A US Navy destroyer sunk over 76 years ago has been found in “the deepest wreck dive in history.”
USS Johnston, led by Captain Ernest Evans, sank in October 1944 after tasking US landing forces in the Philippines to protect a US landing force in the Philippines from a massive line of Japanese warships, according to records of the Naval History and Heritage Command.
The battle of WWII ultimately led to American victory, but only after more than 2,600 casualties on both sides.
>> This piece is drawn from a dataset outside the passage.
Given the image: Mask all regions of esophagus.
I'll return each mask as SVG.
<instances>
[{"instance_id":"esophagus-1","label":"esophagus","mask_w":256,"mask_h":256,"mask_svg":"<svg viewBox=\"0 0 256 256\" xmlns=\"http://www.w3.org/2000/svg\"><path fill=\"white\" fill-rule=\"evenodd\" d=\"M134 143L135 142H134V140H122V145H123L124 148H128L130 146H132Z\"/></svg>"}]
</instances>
Nearly 190 crew members of Johnston’s 327 died – including Evans, the first Native American in the Navy to receive a Medal of Honor posthumously.
The destroyed ship lay on the ocean floor, over 20,000 feet, until it was discovered in the Philippine Sea in 2019.
The NHHC then assessed the wreck as “likely the Johnston based on relative location,” but was uncertain whether the vessel was the Johnston or the Hoel, which had features identified on the wreck, according to the statement. hurry.
Dive crews had not been able to reach it for a close examination, in part because of its depth – it is about 60% deeper in the water than the RMS Titanic.
“I just finished the deepest wreck dive in history, to find the main wreckage of the destroyer USS Johnston,” tweeted Caladan Oceanic founder and pilot Victor Vescovo, a former naval officer.
“We located the front 2/3 of the ship, upright and intact, at a depth of 6456 meters [21,180 feet]. Three of us through two dives inspected the ship and paid tribute to its brave crew. “
The expedition found the bow, deck and midsection of the Johnston intact, as well as two full gun turrets, two torpedo racks and several gun mounts and the hull number “557” still visible, according to the statement by Caladan on the dive.
At 20,000 feet, there is little oxygen, so the ship has not deteriorated like it would in shallower water, Vescovo explained on Twitter, also tweeting a video of the sinking.
All depth sounder data, images and field notes collected during the dives will be forwarded to the US Navy for dissemination and further research.
“We used data from the US and Japanese accounts and, as is often the case, the research brings history to life. Reading the accounts of the Johnston’s last day is humbling and should be preserved as one with the highest traditions of the navy. It was a deadly fight against incredible obstacles, ”said naval historian Parks Stephenson.